ZPD merupakan jarak antara apa yang bisa dilakukan siswa secara mandiri dan apa yang kemungkinan besar bisa mereka lakukan dengan bantuan MKO (more knowledgeable other). MKO itu bisa orang dewasa ataupun teman sebaya, yang membantu siswa untuk scaffold pembelajaran mereka. Scaffolding terjadi melalui dialog sehingga peran bahasa dan kemampuan berkomunikasi sangat penting. Scaffolding ini bukan sesuatu yang bersifat permanen, melainkan bisa diubah sesuai dengan kebutuhan.
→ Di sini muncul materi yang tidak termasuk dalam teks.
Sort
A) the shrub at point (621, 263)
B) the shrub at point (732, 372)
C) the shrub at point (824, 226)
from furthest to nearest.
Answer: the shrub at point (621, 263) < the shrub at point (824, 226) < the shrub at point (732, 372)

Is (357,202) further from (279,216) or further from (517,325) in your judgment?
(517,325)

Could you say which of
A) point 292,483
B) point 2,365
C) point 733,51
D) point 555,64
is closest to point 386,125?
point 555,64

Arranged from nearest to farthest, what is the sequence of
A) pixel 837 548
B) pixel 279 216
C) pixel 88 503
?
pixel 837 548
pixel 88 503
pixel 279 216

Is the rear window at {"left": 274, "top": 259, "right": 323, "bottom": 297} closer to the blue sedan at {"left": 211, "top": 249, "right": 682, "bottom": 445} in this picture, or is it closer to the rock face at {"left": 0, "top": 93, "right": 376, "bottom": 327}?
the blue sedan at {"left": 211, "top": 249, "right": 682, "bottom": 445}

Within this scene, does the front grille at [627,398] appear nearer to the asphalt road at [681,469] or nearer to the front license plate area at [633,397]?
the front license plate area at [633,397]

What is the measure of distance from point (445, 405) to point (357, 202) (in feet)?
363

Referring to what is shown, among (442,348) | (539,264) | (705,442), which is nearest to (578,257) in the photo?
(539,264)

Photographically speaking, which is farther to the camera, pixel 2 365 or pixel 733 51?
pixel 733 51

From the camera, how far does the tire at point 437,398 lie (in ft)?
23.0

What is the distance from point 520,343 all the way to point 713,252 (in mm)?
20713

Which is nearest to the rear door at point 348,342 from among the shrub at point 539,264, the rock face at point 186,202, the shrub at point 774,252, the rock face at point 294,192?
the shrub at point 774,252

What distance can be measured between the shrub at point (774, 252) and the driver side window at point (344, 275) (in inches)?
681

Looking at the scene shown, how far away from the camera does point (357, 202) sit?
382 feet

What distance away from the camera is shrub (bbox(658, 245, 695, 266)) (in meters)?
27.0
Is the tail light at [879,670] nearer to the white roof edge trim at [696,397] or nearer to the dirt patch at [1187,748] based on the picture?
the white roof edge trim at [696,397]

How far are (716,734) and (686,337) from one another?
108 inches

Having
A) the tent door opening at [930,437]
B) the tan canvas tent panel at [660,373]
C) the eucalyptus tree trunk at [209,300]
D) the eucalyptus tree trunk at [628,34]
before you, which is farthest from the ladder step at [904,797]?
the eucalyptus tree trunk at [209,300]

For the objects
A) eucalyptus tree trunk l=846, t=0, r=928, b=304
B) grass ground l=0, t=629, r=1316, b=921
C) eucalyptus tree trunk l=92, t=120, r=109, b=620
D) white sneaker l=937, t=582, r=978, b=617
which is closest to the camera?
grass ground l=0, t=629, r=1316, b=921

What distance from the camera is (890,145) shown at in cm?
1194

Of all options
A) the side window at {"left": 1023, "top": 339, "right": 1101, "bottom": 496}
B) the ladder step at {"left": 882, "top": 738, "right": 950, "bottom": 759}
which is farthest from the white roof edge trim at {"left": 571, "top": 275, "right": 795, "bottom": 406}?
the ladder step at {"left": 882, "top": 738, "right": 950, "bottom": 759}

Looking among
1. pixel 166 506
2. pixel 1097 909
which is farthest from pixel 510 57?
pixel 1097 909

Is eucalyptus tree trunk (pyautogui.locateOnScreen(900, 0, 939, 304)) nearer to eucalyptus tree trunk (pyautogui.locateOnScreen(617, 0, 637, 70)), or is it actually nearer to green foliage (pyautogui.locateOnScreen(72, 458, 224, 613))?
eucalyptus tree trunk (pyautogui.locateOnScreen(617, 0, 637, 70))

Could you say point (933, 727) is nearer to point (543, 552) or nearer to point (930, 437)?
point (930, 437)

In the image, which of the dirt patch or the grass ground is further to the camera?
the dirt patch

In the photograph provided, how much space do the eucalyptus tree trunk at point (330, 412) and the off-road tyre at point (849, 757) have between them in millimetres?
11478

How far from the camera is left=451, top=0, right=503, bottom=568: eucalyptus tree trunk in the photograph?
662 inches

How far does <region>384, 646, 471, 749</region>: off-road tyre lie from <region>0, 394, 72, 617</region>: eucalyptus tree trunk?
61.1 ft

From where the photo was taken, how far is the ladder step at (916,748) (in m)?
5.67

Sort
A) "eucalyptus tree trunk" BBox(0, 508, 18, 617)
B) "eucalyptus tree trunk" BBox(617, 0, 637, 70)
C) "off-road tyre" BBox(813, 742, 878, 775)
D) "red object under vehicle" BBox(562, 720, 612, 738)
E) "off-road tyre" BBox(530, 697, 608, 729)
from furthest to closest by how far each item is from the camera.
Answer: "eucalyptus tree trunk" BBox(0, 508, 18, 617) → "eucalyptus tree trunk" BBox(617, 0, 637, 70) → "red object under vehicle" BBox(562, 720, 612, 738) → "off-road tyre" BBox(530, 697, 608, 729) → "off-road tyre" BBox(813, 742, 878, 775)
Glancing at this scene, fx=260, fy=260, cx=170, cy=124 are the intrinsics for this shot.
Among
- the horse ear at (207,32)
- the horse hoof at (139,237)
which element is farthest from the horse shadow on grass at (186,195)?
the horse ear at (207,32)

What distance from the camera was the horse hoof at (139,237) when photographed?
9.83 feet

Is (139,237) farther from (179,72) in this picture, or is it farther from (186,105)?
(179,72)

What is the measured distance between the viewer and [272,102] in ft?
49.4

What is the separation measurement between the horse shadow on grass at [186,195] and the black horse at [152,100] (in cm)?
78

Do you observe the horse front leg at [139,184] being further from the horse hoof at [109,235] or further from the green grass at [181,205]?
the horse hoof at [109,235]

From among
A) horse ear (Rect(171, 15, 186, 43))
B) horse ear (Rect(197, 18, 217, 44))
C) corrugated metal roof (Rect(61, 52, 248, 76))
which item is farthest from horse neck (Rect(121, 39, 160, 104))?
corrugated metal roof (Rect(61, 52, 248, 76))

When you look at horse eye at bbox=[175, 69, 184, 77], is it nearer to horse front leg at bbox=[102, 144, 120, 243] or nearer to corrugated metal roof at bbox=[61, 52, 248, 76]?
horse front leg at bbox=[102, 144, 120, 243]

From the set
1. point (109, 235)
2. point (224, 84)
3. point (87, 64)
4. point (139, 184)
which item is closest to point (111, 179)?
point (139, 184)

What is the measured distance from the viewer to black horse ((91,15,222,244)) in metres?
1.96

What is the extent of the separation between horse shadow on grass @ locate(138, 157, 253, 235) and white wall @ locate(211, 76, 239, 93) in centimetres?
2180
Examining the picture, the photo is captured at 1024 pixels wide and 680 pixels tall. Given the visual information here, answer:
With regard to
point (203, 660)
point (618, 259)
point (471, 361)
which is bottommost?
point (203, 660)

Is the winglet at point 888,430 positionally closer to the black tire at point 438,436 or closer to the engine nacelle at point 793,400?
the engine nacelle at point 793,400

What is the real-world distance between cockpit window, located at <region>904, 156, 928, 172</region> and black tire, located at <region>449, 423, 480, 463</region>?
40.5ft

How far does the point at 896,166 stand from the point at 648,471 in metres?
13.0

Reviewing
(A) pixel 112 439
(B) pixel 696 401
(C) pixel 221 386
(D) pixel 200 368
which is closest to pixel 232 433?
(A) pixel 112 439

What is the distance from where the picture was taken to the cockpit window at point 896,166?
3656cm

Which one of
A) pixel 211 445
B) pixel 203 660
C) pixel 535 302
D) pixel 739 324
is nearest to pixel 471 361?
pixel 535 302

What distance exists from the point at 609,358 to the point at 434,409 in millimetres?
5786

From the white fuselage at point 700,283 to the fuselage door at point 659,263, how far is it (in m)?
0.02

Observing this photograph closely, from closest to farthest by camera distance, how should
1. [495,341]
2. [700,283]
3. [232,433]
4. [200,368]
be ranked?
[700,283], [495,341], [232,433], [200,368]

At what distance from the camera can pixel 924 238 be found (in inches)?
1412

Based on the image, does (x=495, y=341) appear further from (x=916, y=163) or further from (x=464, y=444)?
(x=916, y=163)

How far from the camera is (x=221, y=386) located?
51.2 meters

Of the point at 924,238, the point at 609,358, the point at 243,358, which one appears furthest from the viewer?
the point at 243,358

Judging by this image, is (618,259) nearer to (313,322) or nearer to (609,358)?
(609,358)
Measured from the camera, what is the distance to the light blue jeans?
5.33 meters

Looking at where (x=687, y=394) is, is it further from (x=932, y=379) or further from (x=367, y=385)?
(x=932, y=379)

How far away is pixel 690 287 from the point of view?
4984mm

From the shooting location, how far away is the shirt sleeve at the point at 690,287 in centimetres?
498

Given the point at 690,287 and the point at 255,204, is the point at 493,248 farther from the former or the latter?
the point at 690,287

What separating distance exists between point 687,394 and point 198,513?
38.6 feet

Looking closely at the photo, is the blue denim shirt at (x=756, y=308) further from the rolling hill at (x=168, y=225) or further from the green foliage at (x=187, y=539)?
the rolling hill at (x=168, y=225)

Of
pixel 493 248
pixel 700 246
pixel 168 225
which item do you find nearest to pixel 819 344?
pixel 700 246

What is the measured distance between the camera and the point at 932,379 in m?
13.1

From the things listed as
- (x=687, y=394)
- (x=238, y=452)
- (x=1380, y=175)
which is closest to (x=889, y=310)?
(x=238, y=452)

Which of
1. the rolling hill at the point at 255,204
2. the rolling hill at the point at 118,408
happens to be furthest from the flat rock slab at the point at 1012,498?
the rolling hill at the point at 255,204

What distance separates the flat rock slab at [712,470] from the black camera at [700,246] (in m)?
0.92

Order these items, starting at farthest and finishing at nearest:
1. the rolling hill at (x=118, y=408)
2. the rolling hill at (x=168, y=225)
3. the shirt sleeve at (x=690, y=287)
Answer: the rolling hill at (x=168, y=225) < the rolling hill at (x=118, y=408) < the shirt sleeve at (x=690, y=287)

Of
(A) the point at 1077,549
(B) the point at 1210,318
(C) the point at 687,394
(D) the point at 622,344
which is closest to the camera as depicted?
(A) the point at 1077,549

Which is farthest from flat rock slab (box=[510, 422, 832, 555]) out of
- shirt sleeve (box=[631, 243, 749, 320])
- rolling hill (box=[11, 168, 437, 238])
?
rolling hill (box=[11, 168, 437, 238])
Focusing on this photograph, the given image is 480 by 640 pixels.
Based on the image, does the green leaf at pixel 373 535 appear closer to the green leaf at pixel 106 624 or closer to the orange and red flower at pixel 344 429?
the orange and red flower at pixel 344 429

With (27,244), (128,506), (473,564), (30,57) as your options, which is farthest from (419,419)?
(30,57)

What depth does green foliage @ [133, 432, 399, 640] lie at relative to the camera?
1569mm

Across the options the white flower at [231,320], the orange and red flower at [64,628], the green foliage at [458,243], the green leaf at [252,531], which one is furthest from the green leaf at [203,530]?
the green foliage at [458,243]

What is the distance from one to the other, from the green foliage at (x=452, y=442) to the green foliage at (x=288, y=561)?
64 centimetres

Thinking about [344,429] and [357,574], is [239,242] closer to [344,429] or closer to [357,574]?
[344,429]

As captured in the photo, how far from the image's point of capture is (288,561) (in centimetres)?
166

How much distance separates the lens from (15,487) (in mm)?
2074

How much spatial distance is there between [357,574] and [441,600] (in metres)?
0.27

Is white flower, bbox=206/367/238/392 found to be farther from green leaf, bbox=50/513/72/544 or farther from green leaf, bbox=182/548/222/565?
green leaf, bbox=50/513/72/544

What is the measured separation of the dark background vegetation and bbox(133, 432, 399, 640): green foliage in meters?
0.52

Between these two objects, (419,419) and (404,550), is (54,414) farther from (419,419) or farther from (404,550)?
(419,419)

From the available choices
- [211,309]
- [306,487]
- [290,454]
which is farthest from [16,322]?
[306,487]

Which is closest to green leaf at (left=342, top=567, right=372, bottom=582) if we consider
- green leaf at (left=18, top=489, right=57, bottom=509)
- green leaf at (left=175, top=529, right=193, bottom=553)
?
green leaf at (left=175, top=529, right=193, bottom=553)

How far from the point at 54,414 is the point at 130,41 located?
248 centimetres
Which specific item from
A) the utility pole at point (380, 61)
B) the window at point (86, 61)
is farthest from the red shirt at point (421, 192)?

Teori Vygotsky tentang ZPD masih relevan, bahkan sering dilaksanakan dalam proses pembelajaran, terlebih pembelajaran daring saat ini. Hal ini sangat saya rasakan, baik saya sebagai guru mata pelajaran maupun sebagai walikelas. Tidak semua anak yang saya ajar dan yang saya dampingi dalam satu kelas itu memiliki kemandirian dalam belajar, baik dalam memahami materi pembelajaran maupun mengerjakan tugas yang diberikan oleh guru.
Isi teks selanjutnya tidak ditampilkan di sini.